The consumption of alcohol depresses the central nervous system. The most accurate way to test your sobriety is to determine your BAC. If this is not possible, here is a simple test that can be taken at home or at the bar to assess the effects alcohol has had on you. This will not necessarily determine if you have an addiction to alcohol or if you are an alcoholic, but it will give you an indication if you are drunk or impaired to the point where you need to seek assistance or stop drinking. Take our sobriety test now to determine your possible impairment level.

  • Do you know when you started drinking or how long you have been drinking?
  • Can you focus on an object such as a painting on the wall or other fixed object?
  • Can you recall everything you have done or conversations you have had since you started drinking?
  • Can you remember how many drinks you had in the last hour?
  • Do you remember everything that has happened since you had your first drink?
  • Do you have blurry vision?
  • Is your speech slurred?
  • Can you walk from the bar to the door without falling or stumbling?
  • Can you recite your home address, birthday and other personal information?
  • Does the light hurt your eyes?

Realistically, an answer of yes to more than one or two of these questions indicates that you will not likely pass a field sobriety test. You are likely impaired to some degree.

Determining Alcohol Addiction

Here are some common questions that may indicate an addiction to alcohol. These questions are just for your own personal knowledge, so there is no reason to not be completely honest. It is ultimately up to you to decide to seek help if you feel you are an alcoholic or have an addiction to alcohol.

  • Do you need a drink in the morning to start your day?
  • Have you had friends/family suggest that you cut down on drinking on more than one occasion?
  • Do you drink every day after work or at home?
  • Do you make excuses to drink?
  • Do you get defensive when people suggest you cut down on your drinking?
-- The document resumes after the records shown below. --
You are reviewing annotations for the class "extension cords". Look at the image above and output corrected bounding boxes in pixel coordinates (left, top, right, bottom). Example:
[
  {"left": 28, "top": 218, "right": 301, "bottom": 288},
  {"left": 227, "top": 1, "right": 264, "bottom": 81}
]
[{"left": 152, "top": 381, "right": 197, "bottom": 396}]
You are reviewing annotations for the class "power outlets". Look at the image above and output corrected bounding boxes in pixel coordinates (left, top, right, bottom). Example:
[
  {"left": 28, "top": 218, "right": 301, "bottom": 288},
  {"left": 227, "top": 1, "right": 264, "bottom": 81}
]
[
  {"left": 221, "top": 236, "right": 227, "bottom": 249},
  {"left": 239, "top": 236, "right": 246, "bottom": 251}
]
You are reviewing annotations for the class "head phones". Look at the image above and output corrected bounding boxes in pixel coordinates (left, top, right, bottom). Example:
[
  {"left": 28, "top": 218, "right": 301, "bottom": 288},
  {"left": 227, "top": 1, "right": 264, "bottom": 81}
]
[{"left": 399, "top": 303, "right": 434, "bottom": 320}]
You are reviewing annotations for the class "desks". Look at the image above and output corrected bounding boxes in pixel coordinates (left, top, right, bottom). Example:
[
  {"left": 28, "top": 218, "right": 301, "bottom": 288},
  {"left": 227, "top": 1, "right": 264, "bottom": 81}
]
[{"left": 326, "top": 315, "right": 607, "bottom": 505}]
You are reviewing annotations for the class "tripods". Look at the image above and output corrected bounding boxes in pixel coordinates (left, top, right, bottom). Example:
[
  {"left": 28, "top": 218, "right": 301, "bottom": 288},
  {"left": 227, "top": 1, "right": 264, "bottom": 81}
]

An answer of yes to two or three of these questions indicates a possible serious problem. This doesn't mean you are an alcoholic but does suggest the potential for addiction or alcoholism.

Understanding BAC (Blood alcohol level)

  • .01-.05: Very few behavioral differences. No impairment.
  • .03-.12: Mild euphoria, increased sociability, and talkativeness are common characteristics of this BAC level. Judgment may be compromised with lower inhibitions exhibited. Some degree of impairment is noticeable.
  • .09-.25: Emotional instability is noticeable. Perception and the ability to understand and remember are compromised. Vision may be blurred and loss of balance is common. Impairment is obvious.
  • .18 - .30: There is a noticeable loss of orientation, confusion, and dizziness. Vision is unstable or altered. A clear inability to walk is observed along with slurred speech and a loss of muscular control.
  • .25-.40: Impairment is clear. Individual barely responds to any stimuli and will likely not be able to stand or walk and may vomit and possibly lose consciousness.
  • .35-.50: Complete loss of consciousness occurs with little or no reflexes. Body temperature drops and the individual has impaired respiration and is not able to speak clearly or at all.
  • .45+: The individual's respiratory system stops working and they may possibly die from extreme alcohol poisoning.